This is just an inner loop optimization, really. The thing to realize about the ...

Sniffnoy · on Aug 9, 2019

> Conditionals inside the loop would blow your performance

But why do you need conditionals? It's just bit operations...

mschaef · on Aug 9, 2019

To pick the bit operation being used. They also have varying number of operands (ranging from just filling a target region with solid black to three operand stuff that merges images, etc.)

Sniffnoy · on Aug 9, 2019

No, I mean... look, you've got four inputs: p, s, d, and f. p, s, and d are one-bit values. f is an 8-bit value that encodes the input->output mappings here. The output is 1-bit.

The output is found simply as f&(1<<((p<<2)|(s<<1)|d)) != 0.

Yeah, if you use the index to map to a bunch of ands and ors and whatnot to execute, you have a conditional. But if you just use the index directly and do bit operations, there's no conditional. What am I missing?

mschaef · on Aug 12, 2019

Different ROP's do different amounts of work (both logical operations and memory accesses). An ROP like BLACKNESS just fills the target with black, where an ROP like SRCAND does logical operations on multiple source values. The dynamic compilation let them truly reduce the inner loop of the BitBlt operation to about as simple as it could be with the given ROP.

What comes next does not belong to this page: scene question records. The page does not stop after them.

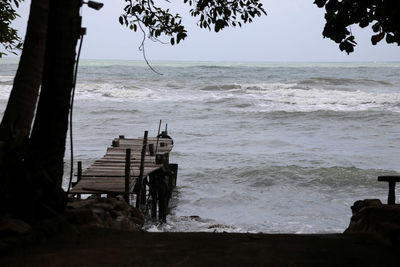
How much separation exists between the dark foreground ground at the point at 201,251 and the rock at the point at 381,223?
13 cm

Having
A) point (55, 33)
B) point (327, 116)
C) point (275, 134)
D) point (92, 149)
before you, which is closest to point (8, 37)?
point (55, 33)

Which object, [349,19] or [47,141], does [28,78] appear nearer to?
[47,141]

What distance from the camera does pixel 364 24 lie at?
16.0 feet

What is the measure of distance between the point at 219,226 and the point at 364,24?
23.9ft

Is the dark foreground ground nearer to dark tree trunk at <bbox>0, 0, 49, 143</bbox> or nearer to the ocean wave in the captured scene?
dark tree trunk at <bbox>0, 0, 49, 143</bbox>

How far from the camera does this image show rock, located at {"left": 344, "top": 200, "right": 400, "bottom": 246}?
4.98m

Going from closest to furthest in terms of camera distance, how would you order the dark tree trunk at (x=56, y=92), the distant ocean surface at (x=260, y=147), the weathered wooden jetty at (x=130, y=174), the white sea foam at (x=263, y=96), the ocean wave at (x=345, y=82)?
the dark tree trunk at (x=56, y=92) → the weathered wooden jetty at (x=130, y=174) → the distant ocean surface at (x=260, y=147) → the white sea foam at (x=263, y=96) → the ocean wave at (x=345, y=82)

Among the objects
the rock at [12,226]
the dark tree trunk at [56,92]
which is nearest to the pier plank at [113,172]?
the dark tree trunk at [56,92]

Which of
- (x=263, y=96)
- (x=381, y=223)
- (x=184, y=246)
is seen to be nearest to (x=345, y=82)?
(x=263, y=96)

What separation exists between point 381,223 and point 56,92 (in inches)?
135

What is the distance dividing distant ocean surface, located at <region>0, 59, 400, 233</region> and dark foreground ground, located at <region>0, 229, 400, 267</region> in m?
6.07

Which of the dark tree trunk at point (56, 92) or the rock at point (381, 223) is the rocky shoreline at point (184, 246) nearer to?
the rock at point (381, 223)

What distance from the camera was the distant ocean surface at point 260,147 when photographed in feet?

There are also format issues. Circa Windows 1.0, you might be likely to have a CGA, Hercules graphics board, or EGA. All three have different memory formats and architectures. (CGA was fairly ordinary, Hercules used an odd line ordering, and EGA had multiplexing hardware on board that let you operate on 32-bits at a time over an 8-bit interface.)

Any approach based on lookup tables would've both taken a lot of memory that wasn't available and introduced extra memory references in the inner loop of what was probably the most performance critical code in the OS from a GUI PoV. (Keep in mind that unlike the Mac, these machines were not originally designed to run a GUI.)

This story is set ten or more years after the design of BitBlt was done, but I think it does nicely illustrate how people were thinking about memory back then. The reason Windows 95 didn't update the seconds on the taskbar clock was to allow it to page out font rendering code on small machines. If you're rendering text every second, you can't really do that.

https://devblogs.microsoft.com/oldnewthing/20031010-00/?p=42...

(And Windows 1.0 was written to run on hardware with 1/16th the memory of Windows 95.)